We must employ the large numbers of support staff of all kinds we need to make the best use of our skills for as many of the population as possible. We must reduce as near to zero as possible the level of new disease. We must work hard to provide sound solutions to the problems of the elderly dentate, using evidence-based materials that have good track records. We must work to evidence-based care pathways that have been shown to be effective, and we must accept that success or failure may be more important than ever, now that patient inspired litigation is more common than at any time in our history.
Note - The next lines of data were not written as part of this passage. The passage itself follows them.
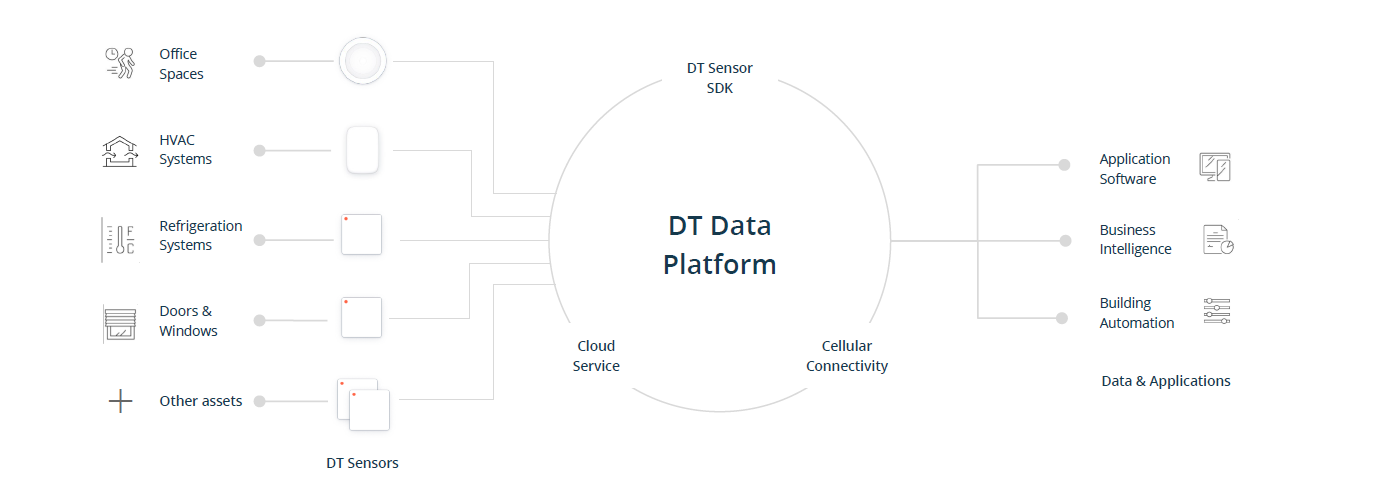 Office Spaces

HVAC Systems

Refrigeration Systems

Doors & Windows

Other assets

DT Sensors

DT Sensor SDK

DT Data Platform

Cloud Service

Cellular Connectivity

Application Software

Business Intelligence

Building Automation

Data & Applications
De-professionalisation by successive governments

If an implant is needed, it should be available but why does it have to be so expensive? If a patient wants white teeth they should have them, but is a highly trained dentist needed to make it happen? These technical questions that we love to play with are almost irrelevant when judged alongside the biggest issue facing us in the early twenty-first century.

Do we wish to remain a profession and accept the societal responsibility that goes along with that status? Or do we move inexorably down the slippery slope of de-professionalisation begun by successive Tory Governments in the 1980s and 1990s and carried on relentlessly by the current Government?

Other professions have gone down this path before us. I look across to my colleagues in teaching and the law and I can see how much damage they have suffered at the hands of the politicians. Politicians want the most of anything they can get for the least amount of money possible — that is their job — but we have to be strong and resolute if we are to fight off their depredations.

It was Nye Bevan — the driving force behind the establishment of the NHS back in 1948 — who was the first to recognise what it would take to buy the loyalty of our predecessors. It was in Newcastle that he said he would “stuff the consultants' mouths with gold”. How right he was, and how much longer do we have to go on fighting against the dumbing down of our professional skills by his inferior successors?

In the short term the profession will almost certainly gain financially from adopting the ethics and the philosophy of the successful small businessman, but in the longer term we will be the worse off and we will never regain our hard-won status once it has gone. If we are to deploy the very best of new materials and the latest techniques to the advantage of the patients we serve, we must retain our genuine professional independence and we must be seen to be serving the whole population as best we can. If we try to do that we will gain the kind of respect we crave and deserve — and we will be paid well for our efforts. Therein lays the answer to the charge of 'gold digging' we have had to face as long as I have been involved in dentistry. Our GP colleagues have always been better paid by the NHS than we have, but I have never heard them referred to as gold diggers. Their efforts on behalf of the whole population have been noted by society and their remuneration has never been questioned.

One definition of a profession is that of 'an independent body of specially trained people, who demonstrate the correct demeanour of those who are highly educated and self-disciplined.' The greatest prize we have gained in the last 125 years is that precious status; let us not lose it in a distasteful race to make a better profit margin from our work at the expense of the very people we are supposed to be serving.